◆ **Source records**
========================================
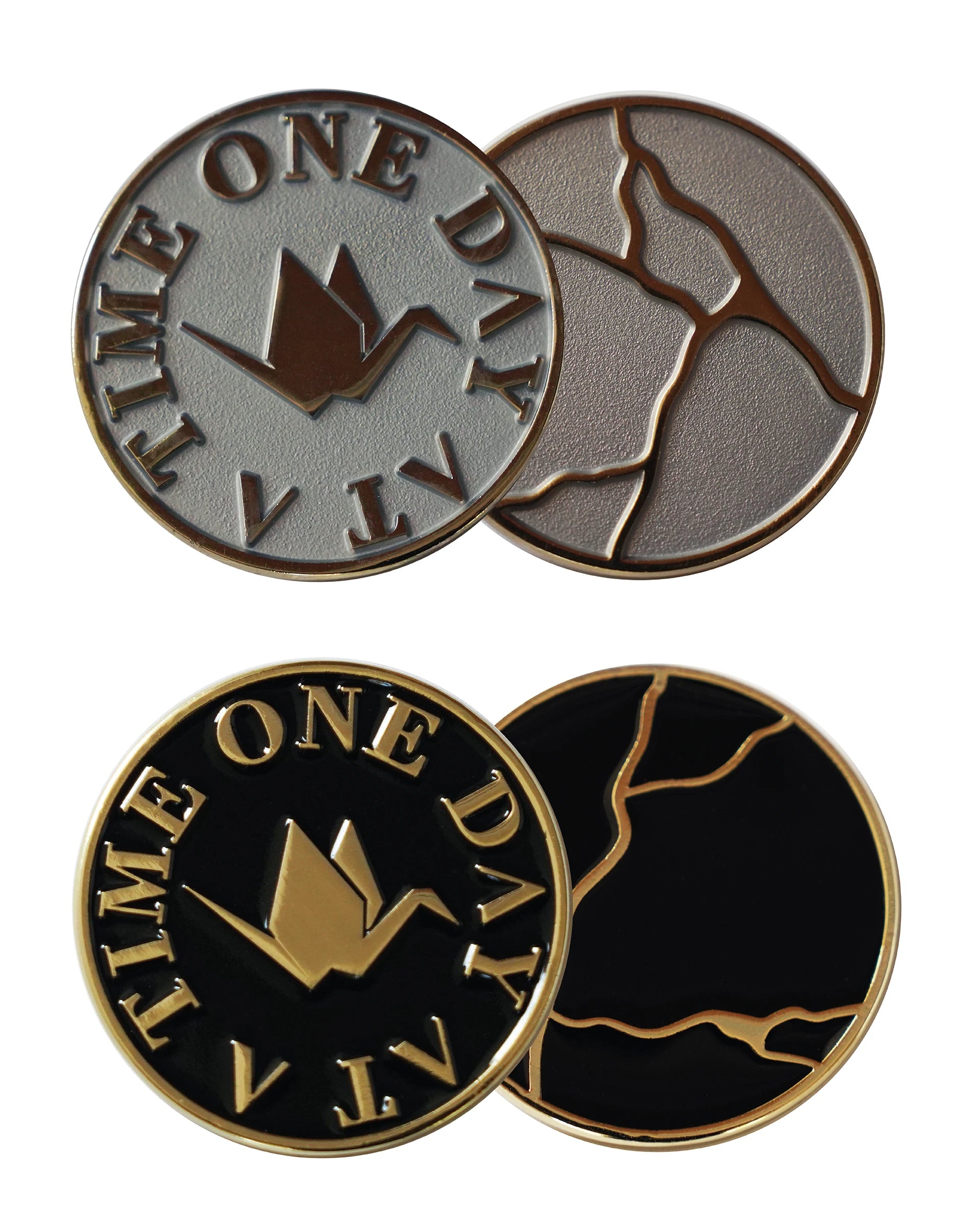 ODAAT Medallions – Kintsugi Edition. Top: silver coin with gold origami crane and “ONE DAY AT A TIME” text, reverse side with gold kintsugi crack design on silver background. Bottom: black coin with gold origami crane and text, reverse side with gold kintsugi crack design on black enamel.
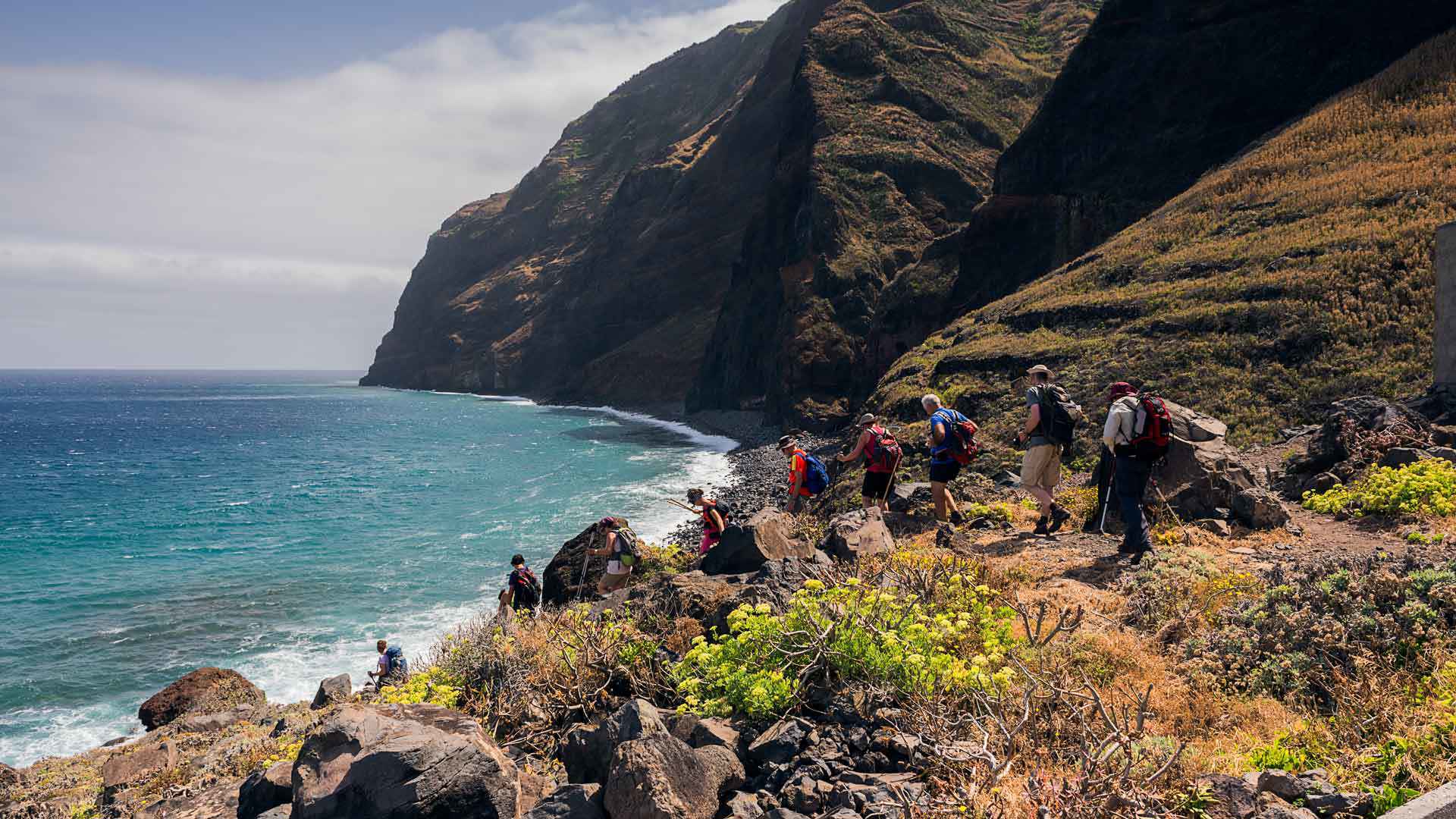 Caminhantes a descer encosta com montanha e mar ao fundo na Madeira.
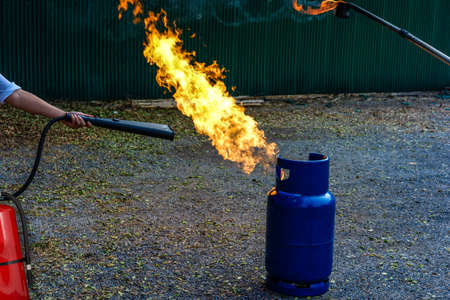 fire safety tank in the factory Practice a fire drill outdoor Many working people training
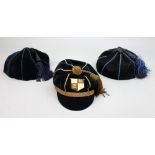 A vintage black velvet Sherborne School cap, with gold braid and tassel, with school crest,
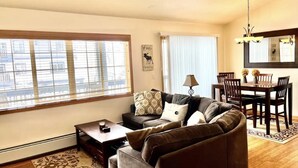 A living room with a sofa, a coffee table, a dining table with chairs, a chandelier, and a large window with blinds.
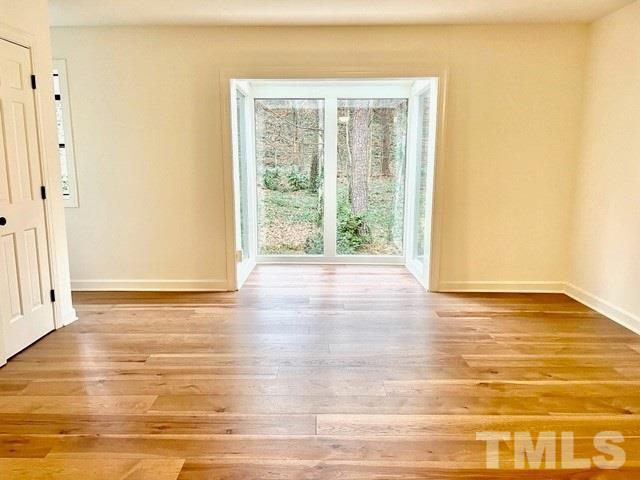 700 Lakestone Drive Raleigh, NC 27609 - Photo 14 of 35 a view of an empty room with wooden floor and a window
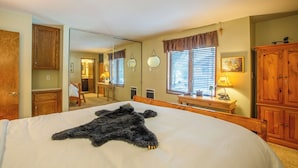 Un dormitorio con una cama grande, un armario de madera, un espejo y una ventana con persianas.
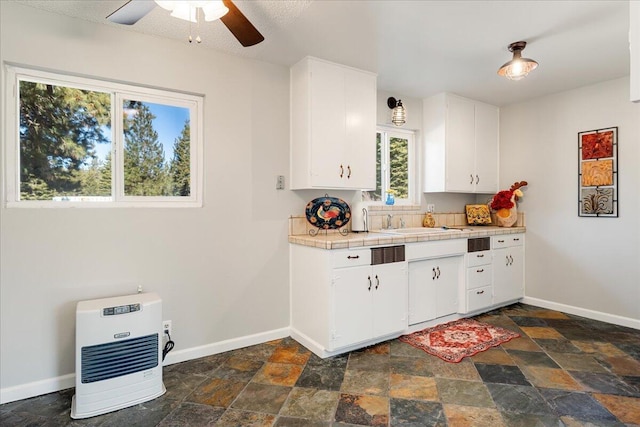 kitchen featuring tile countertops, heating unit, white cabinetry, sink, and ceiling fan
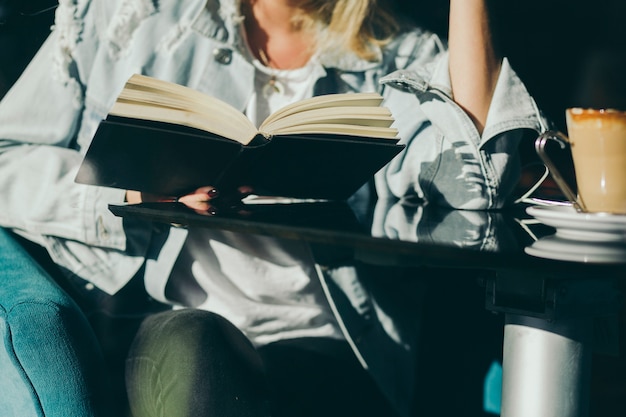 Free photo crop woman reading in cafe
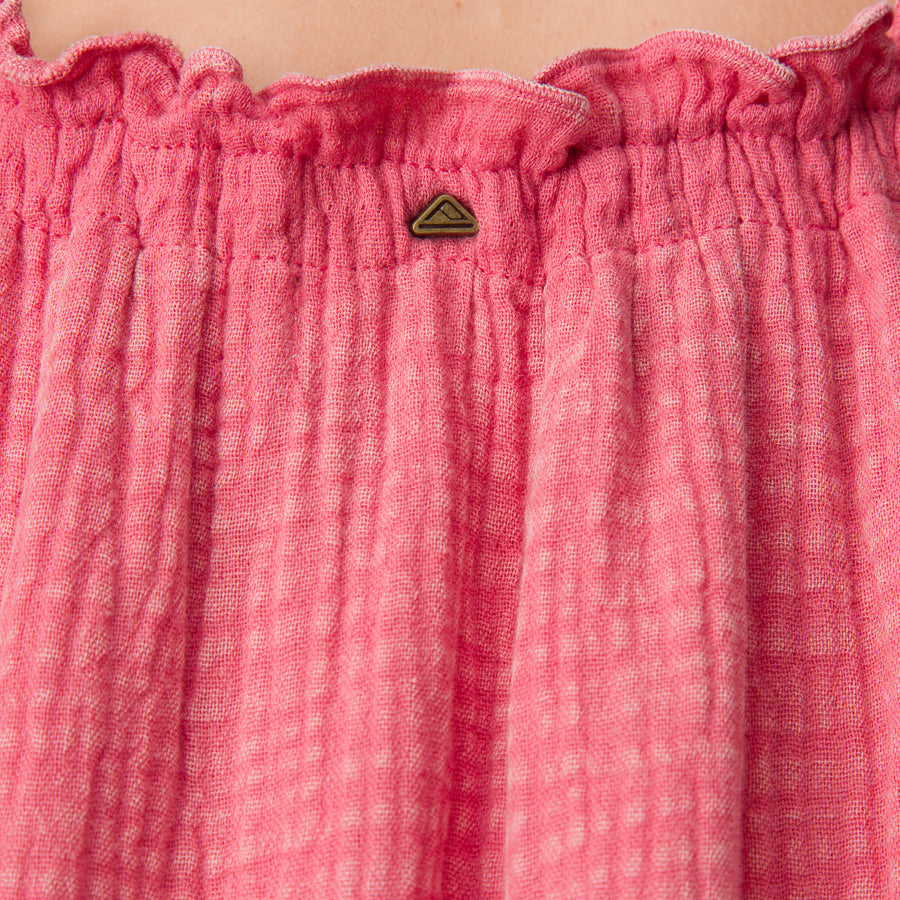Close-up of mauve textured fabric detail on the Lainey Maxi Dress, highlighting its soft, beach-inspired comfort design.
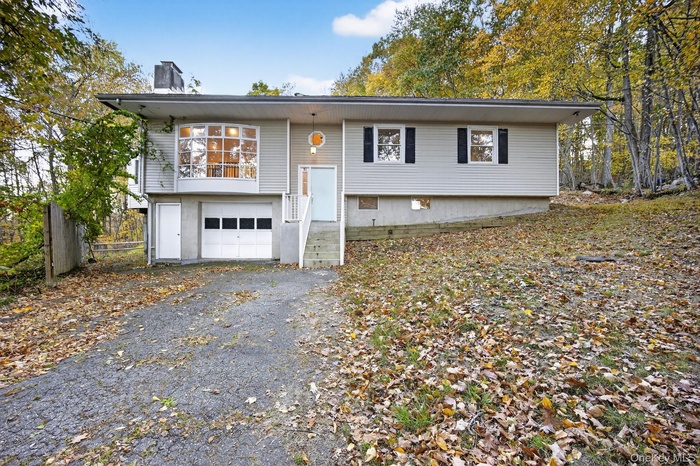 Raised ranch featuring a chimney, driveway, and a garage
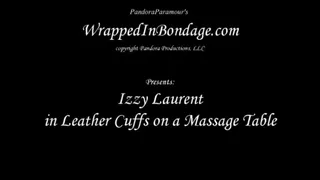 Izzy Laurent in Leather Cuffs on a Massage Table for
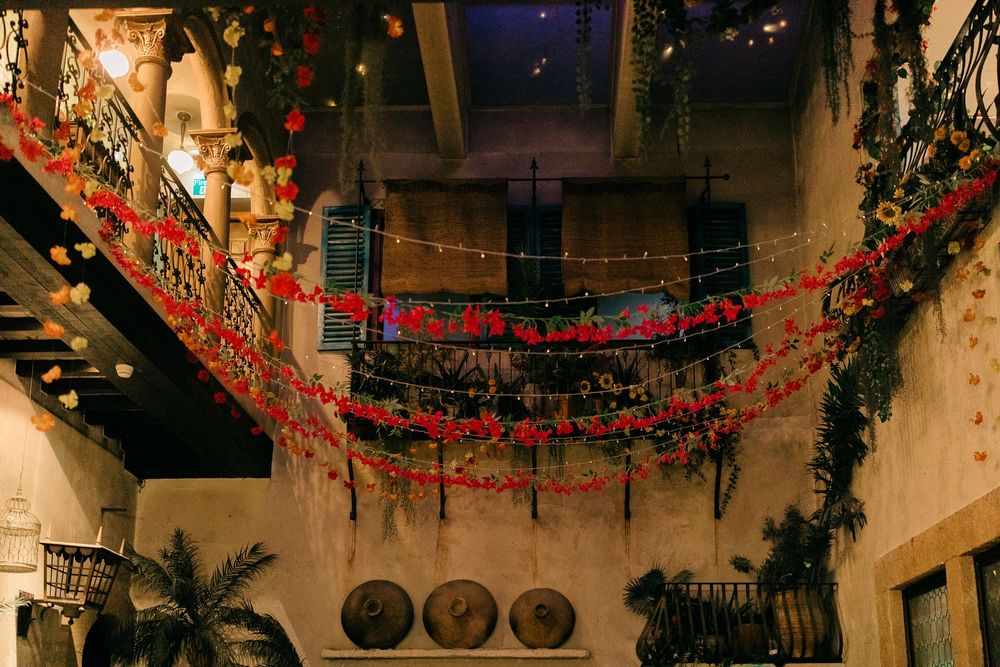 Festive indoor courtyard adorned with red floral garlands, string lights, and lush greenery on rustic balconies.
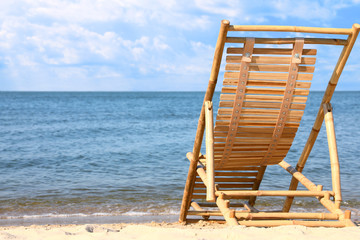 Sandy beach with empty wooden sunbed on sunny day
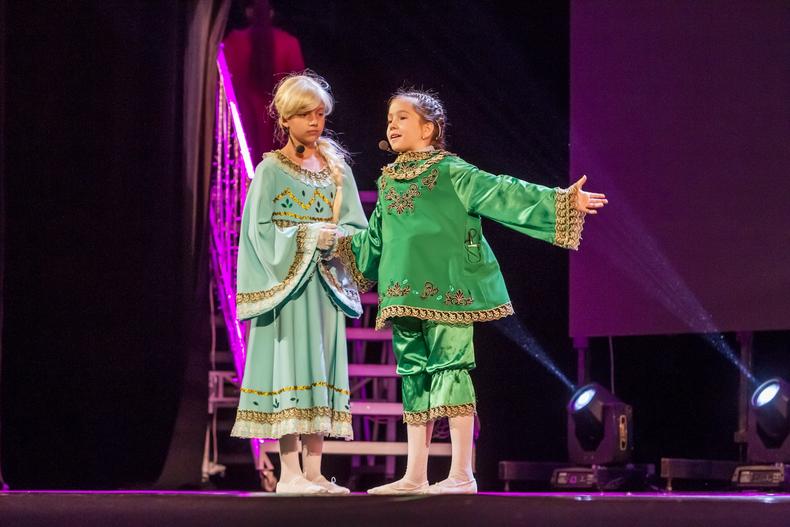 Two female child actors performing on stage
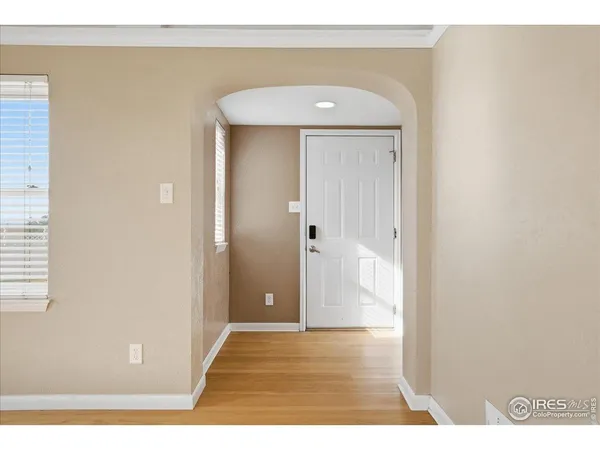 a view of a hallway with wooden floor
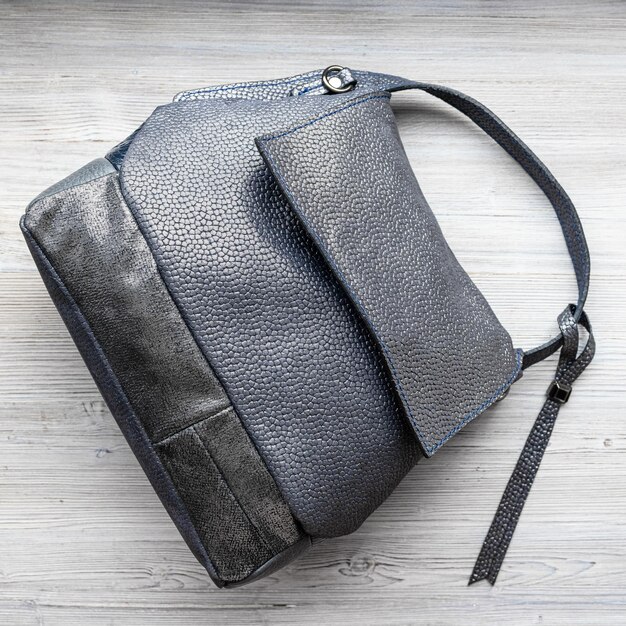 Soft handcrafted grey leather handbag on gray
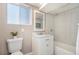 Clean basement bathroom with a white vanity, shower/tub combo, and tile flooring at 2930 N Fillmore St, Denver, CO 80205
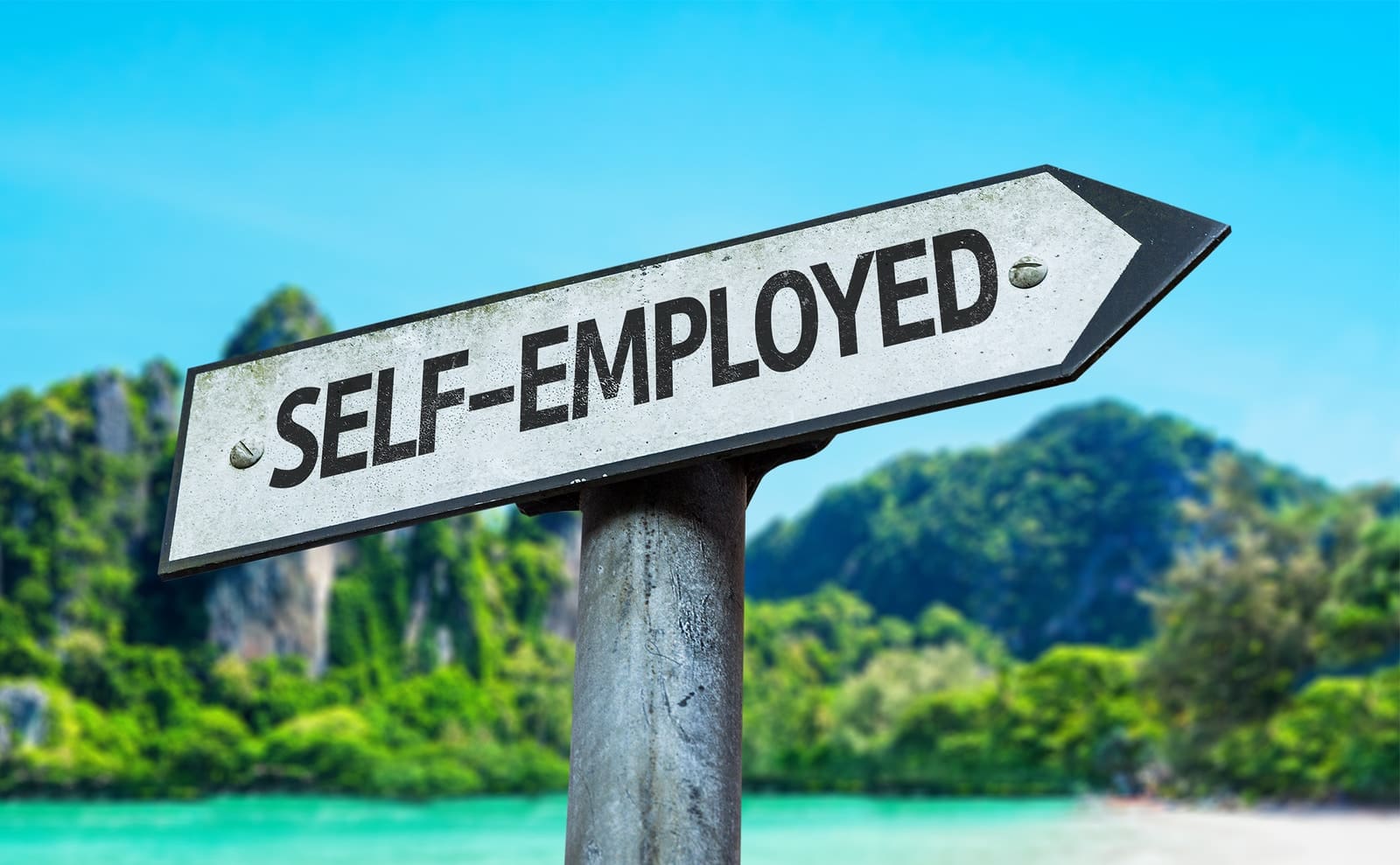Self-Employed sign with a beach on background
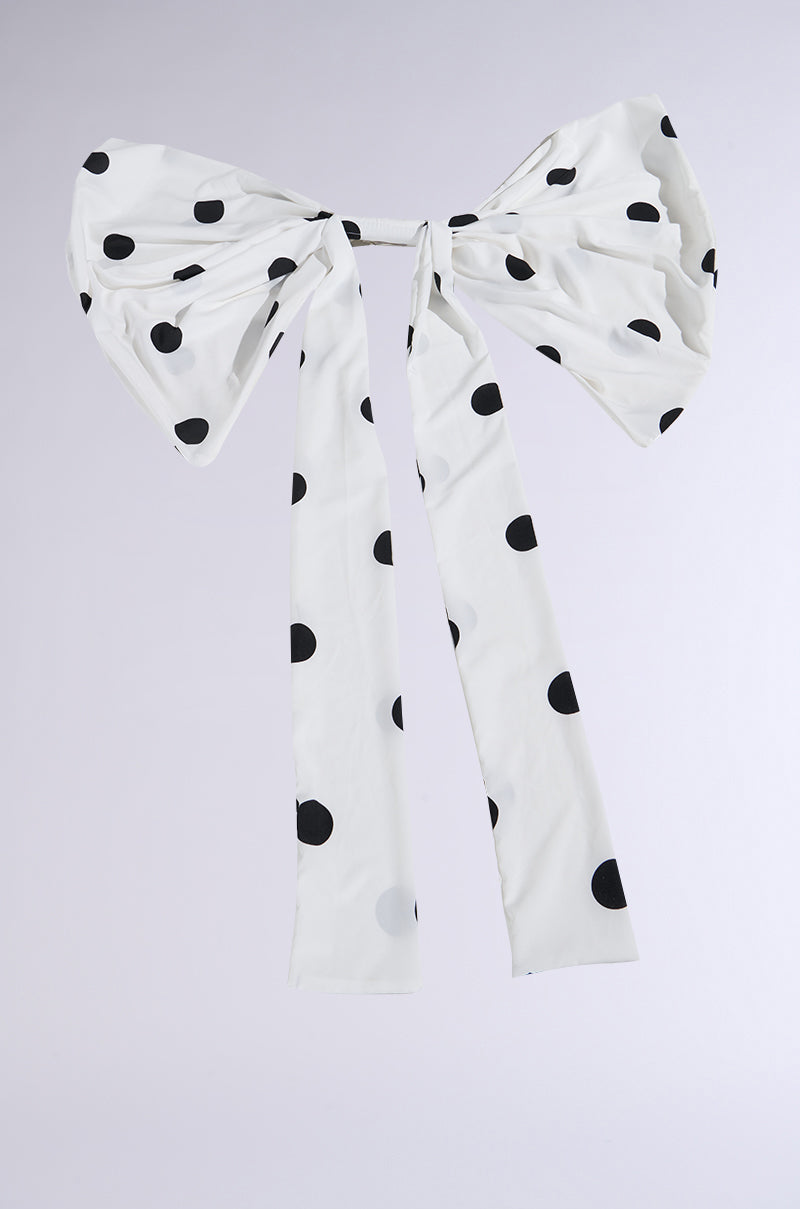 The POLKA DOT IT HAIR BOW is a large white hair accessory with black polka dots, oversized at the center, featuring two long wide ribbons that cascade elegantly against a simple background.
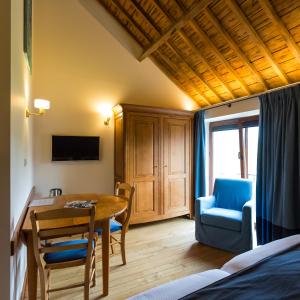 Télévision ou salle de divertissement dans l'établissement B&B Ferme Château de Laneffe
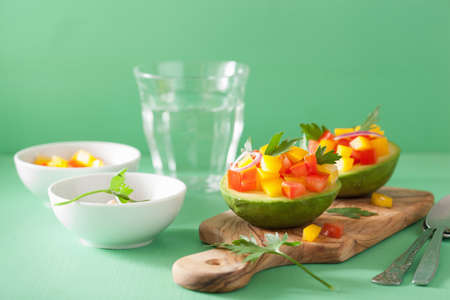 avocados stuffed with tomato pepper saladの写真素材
========================================
◆ **Task directions**
Can you restate all the records above word for word while dropping the pictures?

◆ **Finished task**
 ODAAT Medallions – Kintsugi Edition. Top: silver coin with gold origami crane and “ONE DAY AT A TIME” text, reverse side with gold kintsugi crack design on silver background. Bottom: black coin with gold origami crane and text, reverse side with gold kintsugi crack design on black enamel.
 Caminhantes a descer encosta com montanha e mar ao fundo na Madeira.
 fire safety tank in the factory Practice a fire drill outdoor Many working people training
 A vintage black velvet Sherborne School cap, with gold braid and tassel, with school crest,
 A living room with a sofa, a coffee table, a dining table with chairs, a chandelier, and a large window with blinds.
 700 Lakestone Drive Raleigh, NC 27609 - Photo 14 of 35 a view of an empty room with wooden floor and a window
 Un dormitorio con una cama grande, un armario de madera, un espejo y una ventana con persianas.
 kitchen featuring tile countertops, heating unit, white cabinetry, sink, and ceiling fan
 Free photo crop woman reading in cafe
Close-up of mauve textured fabric detail on the Lainey Maxi Dress, highlighting its soft, beach-inspired comfort design.
 Raised ranch featuring a chimney, driveway, and a garage
 Izzy Laurent in Leather Cuffs on a Massage Table for
 Festive indoor courtyard adorned with red floral garlands, string lights, and lush greenery on rustic balconies.
 Sandy beach with empty wooden sunbed on sunny day
 Two female child actors performing on stage
 a view of a hallway with wooden floor
 Soft handcrafted grey leather handbag on gray
 Clean basement bathroom with a white vanity, shower/tub combo, and tile flooring at 2930 N Fillmore St, Denver, CO 80205
Self-Employed sign with a beach on background
 The POLKA DOT IT HAIR BOW is a large white hair accessory with black polka dots, oversized at the center, featuring two long wide ribbons that cascade elegantly against a simple background.
 Télévision ou salle de divertissement dans l'établissement B&B Ferme Château de Laneffe
 avocados stuffed with tomato pepper saladの写真素材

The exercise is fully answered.